TASK: Print the listing below exactly.

GIVEN DATA:
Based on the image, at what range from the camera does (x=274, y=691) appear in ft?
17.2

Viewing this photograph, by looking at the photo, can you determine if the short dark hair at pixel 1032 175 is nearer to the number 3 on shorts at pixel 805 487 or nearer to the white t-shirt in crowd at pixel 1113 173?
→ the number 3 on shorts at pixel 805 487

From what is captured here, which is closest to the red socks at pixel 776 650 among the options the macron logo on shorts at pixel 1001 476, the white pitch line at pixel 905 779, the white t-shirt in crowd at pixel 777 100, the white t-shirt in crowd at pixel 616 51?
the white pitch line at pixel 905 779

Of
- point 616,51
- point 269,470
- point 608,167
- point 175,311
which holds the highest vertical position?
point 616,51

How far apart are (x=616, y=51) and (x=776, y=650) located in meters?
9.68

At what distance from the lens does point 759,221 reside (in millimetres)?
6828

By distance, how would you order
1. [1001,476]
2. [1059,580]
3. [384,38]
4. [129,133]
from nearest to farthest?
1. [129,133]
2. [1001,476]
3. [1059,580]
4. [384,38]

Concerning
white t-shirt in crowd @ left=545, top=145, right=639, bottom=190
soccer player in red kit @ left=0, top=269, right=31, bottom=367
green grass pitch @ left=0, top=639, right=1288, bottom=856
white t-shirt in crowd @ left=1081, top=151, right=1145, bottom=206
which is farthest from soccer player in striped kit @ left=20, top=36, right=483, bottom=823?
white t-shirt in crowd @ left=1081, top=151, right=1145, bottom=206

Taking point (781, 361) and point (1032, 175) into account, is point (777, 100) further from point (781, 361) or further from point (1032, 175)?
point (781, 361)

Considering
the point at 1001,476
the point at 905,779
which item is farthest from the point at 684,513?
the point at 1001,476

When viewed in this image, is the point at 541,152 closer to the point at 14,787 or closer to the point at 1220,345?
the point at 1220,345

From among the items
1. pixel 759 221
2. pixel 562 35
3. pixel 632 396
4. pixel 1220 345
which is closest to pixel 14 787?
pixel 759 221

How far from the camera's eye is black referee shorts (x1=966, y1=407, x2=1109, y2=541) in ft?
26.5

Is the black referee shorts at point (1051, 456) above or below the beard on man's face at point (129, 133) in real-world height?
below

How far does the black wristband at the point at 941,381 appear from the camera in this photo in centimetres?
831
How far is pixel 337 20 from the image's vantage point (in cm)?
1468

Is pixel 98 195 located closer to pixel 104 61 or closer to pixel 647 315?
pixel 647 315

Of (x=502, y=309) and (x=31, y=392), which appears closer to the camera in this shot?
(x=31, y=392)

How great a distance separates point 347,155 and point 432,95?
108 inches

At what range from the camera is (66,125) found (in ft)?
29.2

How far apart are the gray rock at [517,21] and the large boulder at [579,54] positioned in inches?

FULL ANSWER:
Based on the image, at what range from the camera does (x=274, y=691) appear in ft?
17.2

Viewing this photograph, by looking at the photo, can you determine if the short dark hair at pixel 1032 175 is nearer to the number 3 on shorts at pixel 805 487 or nearer to the white t-shirt in crowd at pixel 1113 173?
→ the number 3 on shorts at pixel 805 487

From what is captured here, which is closest to the red socks at pixel 776 650 among the options the macron logo on shorts at pixel 1001 476, the white pitch line at pixel 905 779, the white t-shirt in crowd at pixel 777 100, the white t-shirt in crowd at pixel 616 51?
the white pitch line at pixel 905 779

Of
- point 616,51
- point 269,470
- point 608,167
- point 175,311
which holds the highest vertical position?
point 616,51

How far apart are (x=616, y=51) and (x=776, y=650) located in meters?
9.68

At what distance from the lens does point 759,221 reside (in millimetres)?
6828

By distance, how would you order
1. [1001,476]
2. [1059,580]
3. [384,38]
4. [129,133]
from nearest to farthest?
1. [129,133]
2. [1001,476]
3. [1059,580]
4. [384,38]

Concerning
white t-shirt in crowd @ left=545, top=145, right=639, bottom=190
soccer player in red kit @ left=0, top=269, right=31, bottom=367
green grass pitch @ left=0, top=639, right=1288, bottom=856
white t-shirt in crowd @ left=1081, top=151, right=1145, bottom=206
which is farthest from soccer player in striped kit @ left=20, top=36, right=483, bottom=823?
white t-shirt in crowd @ left=1081, top=151, right=1145, bottom=206

Taking point (781, 361) and point (1032, 175) into account, is point (777, 100) further from point (781, 361) or further from point (1032, 175)?
point (781, 361)

Considering
the point at 1001,476
the point at 905,779
which item is farthest from the point at 684,513?
the point at 1001,476

When viewed in this image, is the point at 541,152 closer to the point at 14,787 or closer to the point at 1220,345?
the point at 1220,345

From among the items
1. pixel 759 221
2. pixel 562 35
3. pixel 632 396
4. pixel 1220 345
which is closest to pixel 14 787?
pixel 759 221

How far from the camera's eye is black referee shorts (x1=966, y1=407, x2=1109, y2=541) in ft?
26.5

Is the black referee shorts at point (1051, 456) above or below the beard on man's face at point (129, 133) in real-world height?
below

How far does the black wristband at the point at 941,381 appear from the camera in this photo in centimetres?
831
How far is pixel 337 20 from the image's vantage point (in cm)?
1468

Is pixel 98 195 located closer to pixel 104 61 or closer to pixel 647 315?
pixel 647 315

Of (x=502, y=309) and (x=31, y=392), which appears closer to the camera in this shot?
(x=31, y=392)

How great a distance separates point 347,155 and point 432,95?
108 inches

At what range from the camera is (66,125) found (in ft)?
29.2

How far apart are the gray rock at [517,21] and the large boulder at [579,54] positioned in inches?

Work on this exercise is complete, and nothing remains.